Dass sie mit zwei in die Jahre gekommenen Autos ständig unterwegs sind, macht den Heiskaris ein schlechtes Gewissen.
Doch nicht nur die Auswirkungen auf die Umwelt sind für sie Grund zur Sorge. Die finnische Regierung strebt derzeit eine Verkehrswende für alle Regionen des so unterschiedlichen Landes an.
Sowohl der Besitz und Gebrauch eines Pkws, als auch die Tankfüllung sollen teurer werden – durch höhere und von der Emissionsmenge abhängige Steuerabgaben.
Das soll die Bürger nicht nur anregen, weniger Auto zu fahren, sondern auch weniger eigene motorisierte Vehikel zu besitzen.

Das allein würde schon relativ hohe Mehrkosten verursachen für Menschen wie Kaisa und Heikki, die beide Fahrzeuge älteren Baujahres fahren.
Doch es gibt noch mehr Steuervorhaben, die das Leben mit zwei Autos zu einem finanziellen Risiko für die kleine Familie machen könnten. Beispielsweise plant die Regierung in Helsinki, die Pendlerpauschale für Autofahrer drastisch zu kürzen.
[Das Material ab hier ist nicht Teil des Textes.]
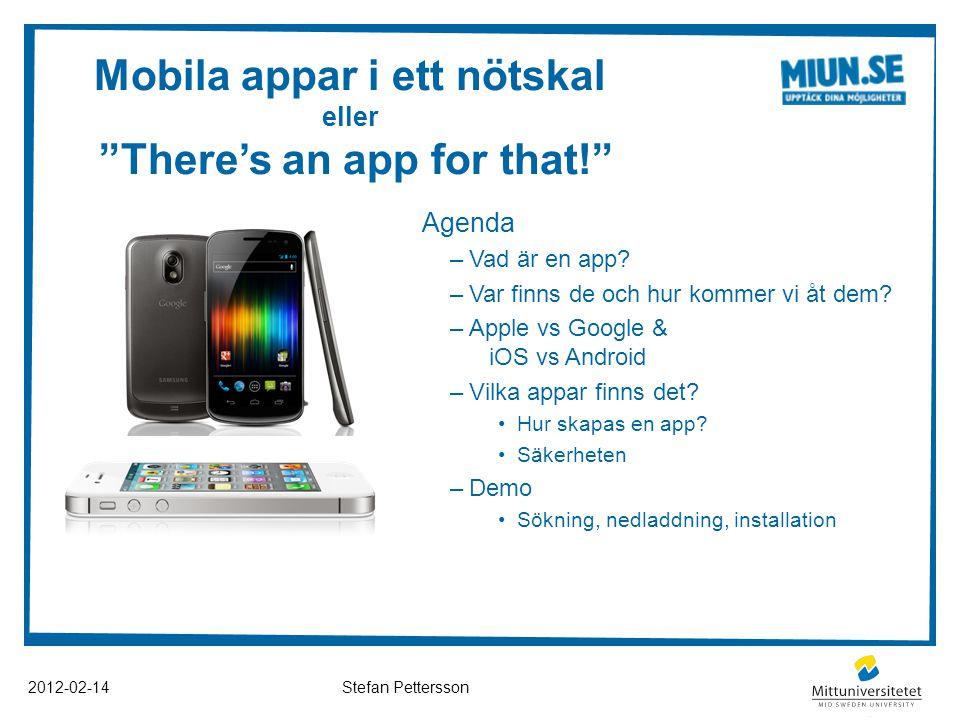 """Mobila appar i ett nötskal eller """"There's an app for that!"""" Agenda –Vad är en app? –Var finns de och hur kommer vi åt dem? –Apple vs Google & iOS vs A"""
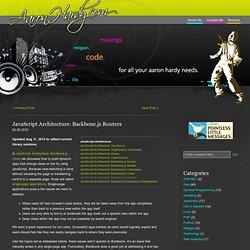 JavaScript Architecture: Backbone.js Routers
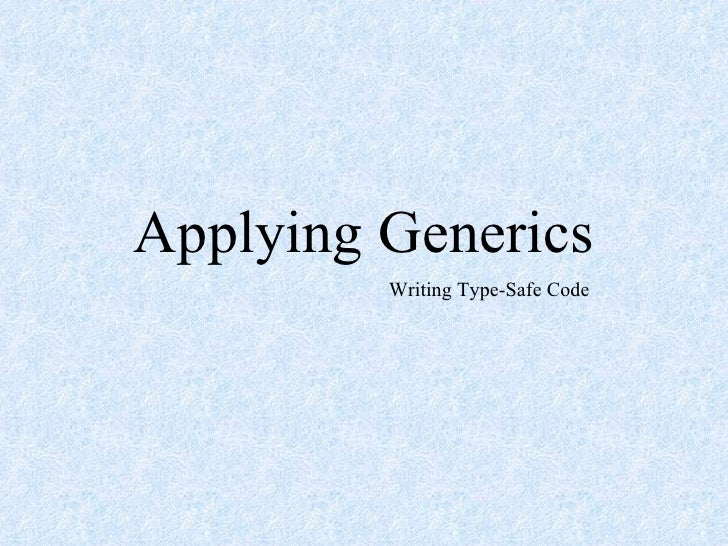 Applying Generics
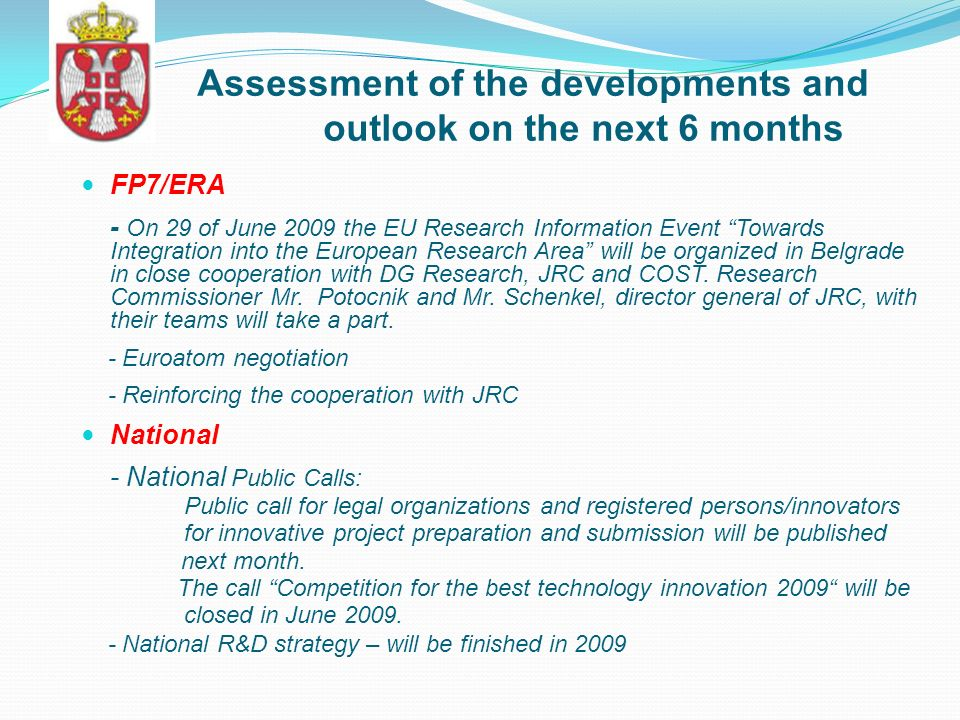 Assessment of the developments and outlook on the next 6 months FP7/ERA - On 29 of June 2009 the EU Research Information Event Towards Integration int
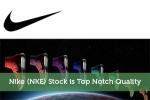Nike (NKE) Stock is Top Notch Quality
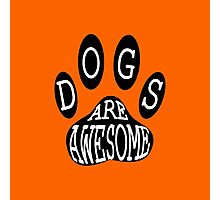 Dogs Are Awesome Typography  Photographic Print
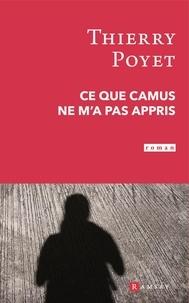 Thierry Poyet - Ce que Camus ne m'a pas appris.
Dass die Kfz-Steuer nun für beide Fahrzeuge um circa 40 Prozent steigen könnte, bedroht die finanzielle Sicherheit der Familie real. Manchmal raubt der Gedanke daran ihnen den Schlaf – und lässt sie sich fragen, wann die Politik auch mal an Lappland denkt.
Wie lange werden die Heiskaris diese Last tragen und gleichzeitig ihr geliebtes Haus unterhalten können? Die Antwort ist ernüchternd: Sie wissen es nicht.